No one on the more or less mainstream left has been harder on Obama than Paul Krugman, who began tearing out his hair at the proposed size of the stimulus before Obama took office and did not let up for almost three years thereafter. The nadir came as details of the debt ceiling deal emerged last summer: Krugman's July 31, 2011 column was originally titled "Capitulation" and lives on online as
The President Surrenders. His bitterness reached this crescendo:
In fact, Republicans will surely be emboldened by the way Mr. Obama
keeps folding in the face of their threats. He surrendered last
December, extending all the Bush tax cuts; he surrendered in the spring
when they threatened to shut down the government; and he has now
surrendered on a grand scale to raw extortion over the debt ceiling.
Maybe it’s just me, but I see a pattern here.

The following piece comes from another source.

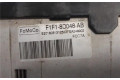 Интеркулер  F1F18D048AB, F1F18D048AB   Ford Kuga II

Yes, the debt ceiling deal was disillusioning, and droves of Democrats followed Krugman into the slough of despond. Nine days later, the disgust peaked with Drew Westen's
What Happened to Obama, a 3000-word screed on the front page of the New York Times Sunday Review that portrayed Obama as a craven conflict-averse surrender monkey while belittling his legislative accomplishments. As I pointed out at the time, this
rhetorical nuke dropped on ground zero in the liberal heartland relied almost entirely on Krugman's critique of the stimulus for its substantive attack on Obama's record.
Yet Krugman has had a change of heart over the past year. His esteem for the president has grown more swiftly than the economy -- to the point where, if Obama's base followed Krugman's lead, there would be no enthusiasm gap. Perhaps it's an accelerating case of 'you don't know what you've got till it's [almost] gone.